Les problèmes d’approvisionnement touchent de nombreux secteur industriels actuellement. La filière bois n’est pas épargnée mais pour d’autres raisons que la reprise de la machine mondiale. La trop forte demande chinoise en bois de chênes absorbe un volume important de l’approvisionnement des scieries françaises. Elle serait notamment liée à l’arrêt des exportations russes et à la prédation mondiale de ce bois précieux dont la Chine interdit toute récolte sur son sol.
La Fédération nationale du bois (FNB), représentant les scieries, a alerté ces dernières semaines le ministère de l’Agriculture sur le manque à court terme de grumes de chênes, et sur sa conséquence directe, la réduction des approvisionnements des scieries françaises.
« Sur une récolte annuelle de 2,2 millions m3 de bois de chêne, nos scieries ont besoin de 1,7 millions m3 pour découper le bois à destination de leurs clients constructeurs, artisans et fabricants de meubles, de parquets, de poutres…Or, il n’y a aujourd’hui que 1,3 millions m3 disponible pour nos scieries qui sont pénalisées par un manque à gagner de 400 000 m3 ! » s’inquiète Nicolas Douzain, porte-parole de la FNB.
600 000 m3 exportés dont 70 % vers la Chine
La raison d’un tel défaut d’approvisionnement ? La trop forte demande chinoise qui a accru l’exportation de bois de chênes français vers l’empire du milieu de 50 % !
Ainsi, sur les 600 000 m3 de ce bois précieux que la France exporte dans le monde, 70 % le sont vers la Chine. « La Chine absorbe grosso modo les 400 000 m3 qui manquent à la quasi-totalité de nos scieries. Ce qui les conduit à brider leur activité sur le bois de chênes et d’être en défaut de livraison auprès de certains de leurs clients » confirme Nicolas Douzain.
Pour la FNB, cette difficulté d’approvisionnement relève surtout d’une problématique géopolitique. « La Chine anticipe la décision de la Russie, deuxième producteur mondial de bois de chênes et dont elle est le premier client, d’arrêter au 1er janvier 2022 ses exportations en la matière, en réorientant sa demande en France qui en est le troisième producteur mondial » explique-t-il.

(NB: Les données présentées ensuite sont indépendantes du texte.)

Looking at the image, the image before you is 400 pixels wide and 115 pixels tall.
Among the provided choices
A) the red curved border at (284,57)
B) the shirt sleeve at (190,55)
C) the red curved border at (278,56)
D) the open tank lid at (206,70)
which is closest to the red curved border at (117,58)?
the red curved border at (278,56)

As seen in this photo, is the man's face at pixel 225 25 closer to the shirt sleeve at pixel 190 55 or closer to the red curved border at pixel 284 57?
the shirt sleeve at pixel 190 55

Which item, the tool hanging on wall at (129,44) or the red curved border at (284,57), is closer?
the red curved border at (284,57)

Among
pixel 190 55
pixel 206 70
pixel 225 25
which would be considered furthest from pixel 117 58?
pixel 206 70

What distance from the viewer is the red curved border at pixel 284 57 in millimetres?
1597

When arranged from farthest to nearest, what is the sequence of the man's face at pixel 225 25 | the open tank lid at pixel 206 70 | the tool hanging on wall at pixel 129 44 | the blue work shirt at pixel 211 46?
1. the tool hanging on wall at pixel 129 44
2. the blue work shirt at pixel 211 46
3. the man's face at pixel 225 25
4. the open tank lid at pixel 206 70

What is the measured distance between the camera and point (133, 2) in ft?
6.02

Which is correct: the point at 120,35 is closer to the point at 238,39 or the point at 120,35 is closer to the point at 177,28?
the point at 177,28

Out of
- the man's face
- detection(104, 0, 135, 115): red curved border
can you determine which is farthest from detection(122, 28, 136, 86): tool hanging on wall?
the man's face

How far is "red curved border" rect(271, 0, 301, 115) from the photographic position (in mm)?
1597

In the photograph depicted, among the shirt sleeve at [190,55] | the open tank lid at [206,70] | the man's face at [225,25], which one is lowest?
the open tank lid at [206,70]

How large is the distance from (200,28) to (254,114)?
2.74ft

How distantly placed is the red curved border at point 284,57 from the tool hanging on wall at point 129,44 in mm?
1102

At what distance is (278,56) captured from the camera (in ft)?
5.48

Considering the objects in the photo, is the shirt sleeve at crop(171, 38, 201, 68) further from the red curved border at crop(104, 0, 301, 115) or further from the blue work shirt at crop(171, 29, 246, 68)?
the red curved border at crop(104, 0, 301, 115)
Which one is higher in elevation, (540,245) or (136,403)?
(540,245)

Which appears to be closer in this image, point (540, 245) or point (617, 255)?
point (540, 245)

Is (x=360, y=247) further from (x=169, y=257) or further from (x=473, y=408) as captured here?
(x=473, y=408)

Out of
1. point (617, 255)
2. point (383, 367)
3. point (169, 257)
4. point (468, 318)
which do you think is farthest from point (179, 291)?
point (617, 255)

Réorientation de la demande chinoise vers la France
Les Chinois semblent profiter de l’export de bois de chênes français dans l’un des rares pays encore ouverts à sa vente à l’international. « D’autres pays producteurs comme la Roumanie ont également fermé leurs frontières à l’export de bois de chênes » souligne-t-il.
La FNB va même plus loin dans les raisons qui amènent aujourd’hui ce manque de matière première pour ses scieries. « Le gouvernement chinois a interdit toute récolte de bois de chênes sur son sol pendant 99 ans, à cause d’une grave dégradation forestière. D’où la prédation chinoise de ce type de bois dans le monde, notamment en France, dans le cadre d’un système organisé et subventionné par les autorités chinoises. C’est une véritable guerre économique » s’insurge Nicolas Douzain.
« Les Chinois achètent au prix fort le bois de chênes français sur d’importants volumes. Cela contribue à doper les ventes et les exportations des négociants, experts et exploitants indépendants de forêts de chênes » ajoute Nicolas Jobin, porte-parole de l’Union de la coopération forestière française (UCFF), qui rassemble les coopératives forestières dont la vocation est de gérer les forêts des propriétaires privés adhérents.
Sécuriser 11 000 m3 supplémentaires d’approvisionnement des scieries
Pour mieux sécuriser l’approvisionnement des scieries de la FNB en bois de chênes, l’UCFF propose une solution pérenne : étendre ses contrats annuels d’approvisionnement qui permettent d’assurer sur le long terme la commercialisation du bois de chênes aux scieries clientes en quantité mais aussi en qualité et en prix.
« Notre récolte annuelle de bois d’œuvre de chênes s’élève à 220 000 m3, soit 10% du marché national. 40% de ce volume est déjà commercialisé par contrat d’approvisionnement avec les scieries françaises. Nous sommes prêts à hisser cette commercialisation par contrat d’approvisionnement à hauteur de 50% de ce volume, garantissant la transformation des grumes de chênes sur le territoire national » expose Bernard Servois, président de UCFF.
Mais pour la FNB, cette solution ne permet de sécuriser que 11 000 m3 supplémentaires de bois de chênes pour approvisionner ses scieries, « un volume très insuffisant par rapport aux 400 000 m3 manquants » conclut Nicolas Douzain.